Longevity for High Achievers: The Leadership Advantage of a Strong Body and a Clear Mind
- 3 hours ago
- 3 min read
By Warren Foyn
Fitness Advocate, Automotive Executive, Founder of NextGen Auto Group LLC

For over 20 years, I’ve built and led high-performance teams in one of the most competitive industries in the world: automotive retail. Most people see the numbers, the turnarounds, and the record months. But very few see the discipline and the internal work required to perform at a high level, year after year, without burning out.
At 50 years old, I am in the best shape of my life—leaner, stronger, and mentally sharper than I ever was in my twenties. I run a dealership, build businesses, develop training programs, raise my daughter, and still train six days a week. Not because I have time… but because I understand a truth too many high achievers overlook:
Longevity isn’t about surviving longer.
It’s about performing better — in your body, in your mind, and in your business.
And the foundation of it comes down to three pillars:
Physical Vitality
Mental Clarity
Intentional Self-Leadership
1. Your Body Is Your Greatest Competitive Advantage
In business, you can outsource almost anything — except your health.
Strength training, mobility, and conditioning are part of my weekly non-negotiables.
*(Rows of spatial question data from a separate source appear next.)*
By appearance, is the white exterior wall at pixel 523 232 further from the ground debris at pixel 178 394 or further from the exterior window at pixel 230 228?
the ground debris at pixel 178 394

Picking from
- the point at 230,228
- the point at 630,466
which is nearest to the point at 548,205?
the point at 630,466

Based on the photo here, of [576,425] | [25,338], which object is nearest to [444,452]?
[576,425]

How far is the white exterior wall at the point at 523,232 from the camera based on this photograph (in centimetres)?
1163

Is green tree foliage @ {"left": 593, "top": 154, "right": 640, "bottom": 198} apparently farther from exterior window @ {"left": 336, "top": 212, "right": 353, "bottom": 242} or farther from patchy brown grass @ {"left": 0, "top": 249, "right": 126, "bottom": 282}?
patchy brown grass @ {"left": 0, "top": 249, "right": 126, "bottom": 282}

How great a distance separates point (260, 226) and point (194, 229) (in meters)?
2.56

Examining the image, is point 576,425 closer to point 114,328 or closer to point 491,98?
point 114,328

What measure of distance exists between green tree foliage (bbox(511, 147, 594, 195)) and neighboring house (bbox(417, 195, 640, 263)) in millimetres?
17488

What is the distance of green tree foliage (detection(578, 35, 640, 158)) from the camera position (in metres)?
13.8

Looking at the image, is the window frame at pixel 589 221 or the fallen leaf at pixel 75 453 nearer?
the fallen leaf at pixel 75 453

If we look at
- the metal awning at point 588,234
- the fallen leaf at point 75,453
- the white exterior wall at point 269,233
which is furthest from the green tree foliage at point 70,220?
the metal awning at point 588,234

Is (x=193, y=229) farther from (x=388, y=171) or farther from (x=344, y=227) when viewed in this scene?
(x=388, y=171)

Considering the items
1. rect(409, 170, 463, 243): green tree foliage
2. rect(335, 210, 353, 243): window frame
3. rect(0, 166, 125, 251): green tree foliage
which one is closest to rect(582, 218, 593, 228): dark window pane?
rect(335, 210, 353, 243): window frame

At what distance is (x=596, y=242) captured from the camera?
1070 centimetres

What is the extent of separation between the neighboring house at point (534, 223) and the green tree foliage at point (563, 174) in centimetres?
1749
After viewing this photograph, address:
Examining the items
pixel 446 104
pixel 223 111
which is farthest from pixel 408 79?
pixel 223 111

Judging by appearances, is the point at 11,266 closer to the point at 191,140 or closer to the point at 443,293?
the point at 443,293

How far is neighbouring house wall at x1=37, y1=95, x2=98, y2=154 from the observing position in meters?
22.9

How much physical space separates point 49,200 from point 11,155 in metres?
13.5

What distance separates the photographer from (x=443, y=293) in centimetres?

Even on the busiest dealership days, I train before the world wakes up. Not because I'm chasing abs. But because I’m chasing capacity.
A stronger body gives you:
Higher baseline energy
Better stress tolerance
Faster recovery from setbacks
Increased discipline and consistency
A sense of personal power that influences every decision
When your body is strong, challenges feel lighter. Your day feels more structured. Pressure feels more manageable.
Longevity begins with physical capacity — not supplements, not hacks, not complicated routines. Just consistency.
2. Mental Clarity Is What Separates Leaders From Burnouts
In my industry, leaders often carry an invisible weight: team conflicts, customer issues, financial pressure, market uncertainty. It’s easy to feel overwhelmed, reactive, and mentally cluttered.
At my peak, I was juggling multiple turnaround projects, running high-volume dealerships, building my property portfolio, and starting a new company. I realised something crucial:
Mental clarity is not natural.
It must be engineered.
Here’s what I practice daily:
• Daily Stillness (5–10 minutes)
Just breathing. No phone. No noise. No input.
This resets the nervous system faster than caffeine ever will.
• Strategic Journaling
Not paragraphs — bullet points:What needs attention today?
What do I need to let go of?
What’s one thing I can do that will move everything forward?
This transforms overwhelm into clarity.
• Boundaries That Protect Your Brain
If a conversation will drain me — I schedule it.
If a person brings chaos — I limit them.
If a task creates mental friction — I delegate it.
High performers often try to manage everything themselves.
Longevity comes from managing your inputs.
3. Self-Care Is a Leadership Skill, Not an Indulgence
I grew up in an era where “rest” was seen as weakness. You worked, grinded, pushed, and sacrificed. As I’ve grown older — and as I’ve coached dozens of managers — I’ve recognized a deeper truth:
Self-care is self-respect.
And self-respect sets the tone for how you lead.
For me, self-care includes:
Training six days a week
Fasting regularly to reduce inflammation and maintain leanness
Minimal alcohol for mental sharpness
Whole-food eating from custom meal plans
Disconnecting from negativity quickly
Maintaining a small but strong inner circle
Leadership is not just how you guide others — it’s how well you manage your own internal world.
If you ignore your body, your mind, and your emotional health, success becomes expensive. It costs you clarity, energy, relationships, and longevity.
4. Balancing Ambition With Sustainability
My life today involves managing a dealership, running a U.S. training company, growing a property portfolio, and building a coaching brand — while being deeply involved in my daughter’s life.
The balance isn’t perfect.
But it is intentional.
Here’s the system I live by:
Mornings: Body & Mind first
Daytime: Business intensity
Evenings: Recovery, reflection, and presence
That rhythm keeps me high-performing without sacrificing my health or my relationships.
The Truth: Longevity Is the New Power
The world is full of brilliant people who burned out.
There’s nothing powerful about pushing so hard that you break.

The new metric of success is longevity — staying sharp, strong, energetic, and mentally focused well into your 40s, 50s, and 60s.
If you want to lead better, earn more, and live fully:
Build your body.
Protect your mind.
Respect your energy.
And create a life you can sustain — not just survive.